EL cipreses Adoptan una estrategia particularmente fascinante y efectiva en defensa contra incendios, explotando mecanismos químicos y morfológicos únicos. De hecho, tienen una resistencia mucho mayor que muchas otras especies mediterráneas. Intentar «Protégase» activamente del fuego a través de una combinación de características físicas y bioquímicas.
Pero, ¿cómo lo hacen? En la práctica, los conos serootini de Cypringe permanecen cerrados durante décadas y se abren solo bajo el efecto del calor intenso. Pero, a diferencia de las plantas como el Pino d’Aleppo, estos conos Se abren liberando semillas ya en lugarsin promover la dispersión de Fiery Lapilli que alimentan el frente del fuego.
Además, el rápido crecimiento de la altura y la capacidad natural de «autoempleo» Levante el cabello sobre el plan de combustibleinterrumpiendo la continuidad entre el follaje y las ramas bajas, obstaculizando la propagación de las llamas. Finalmente las agujas y la basura subyacente retienen la humedad por más tiempo Y el cabello Chiara ralentiza la motocicleta convectiva del fuego.
Defensa química: la liberación de terpenos volátiles
Pero es el componente bioquímico que se sorprende más. Los cipreses resumen y acumulan terpénidos, sustancias orgánicas volátiles altamente inflamables, en madera, en la corteza y en las agujas. En condiciones de estrés, como acercarse al calor de un incendio o un ataque fúngico, la producción de estos compuestos aumenta drásticamente.

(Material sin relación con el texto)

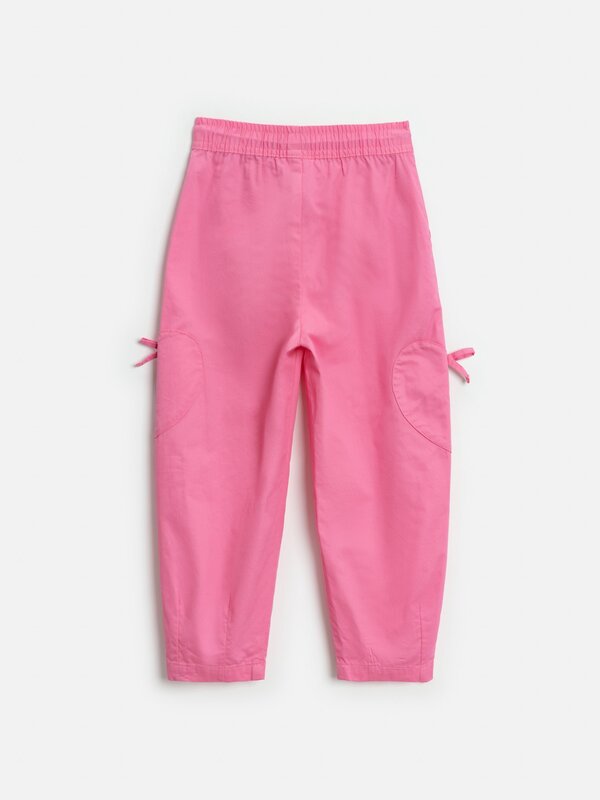 Acoola Брюки 579861 20220160455 розовый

Un estudio sobre clones resistentes y susceptible a enfermedades fúngicas ha demostrado que, después de las infecciones, la corteza de cipreses resistentes mostró un aumento hasta 7 veces mayor del contenido de terpenoides. Paradójicamente, estos mismos compuestos, a pesar de ser inflamables, juegan un papel protector: el calentamiento local induce la evaporación de las aves, reduciendo la cantidad de material residual inflamable en el tejido vegetal, disminuyendo así la probabilidad de que las agujas secundarias se incendiaran directamente.
Comunicación química entre árboles
Aún más extraordinario es el efecto de «alarma»: las moléculas volátiles liberadas son transportadas por el viento y percibidas por las cipreses vecinas, activando en ellos una respuesta preventiva. En la práctica, la planta «siente» el peligro y desencadena rápidamente la producción de sus compuestos protectores, creando una especie de red defensiva olfativa.
Este sistema integrado (morfología protectora, liberación de terpenos y comunicación entre individuos) hace que los cipreses sean excelentes candidatos para las barreras de fuego naturales en las áreas de riesgo. Son especies que se iluminan más lentamente (hasta siete veces más lentas que los pinos y otras especies mediterráneas), ideales para mitigar los incendios de intensidad media. Las pruebas experimentales realizadas en Italia y España, por lo tanto, sugieren su uso estratégico para reducir la velocidad y circunscribir el fuego.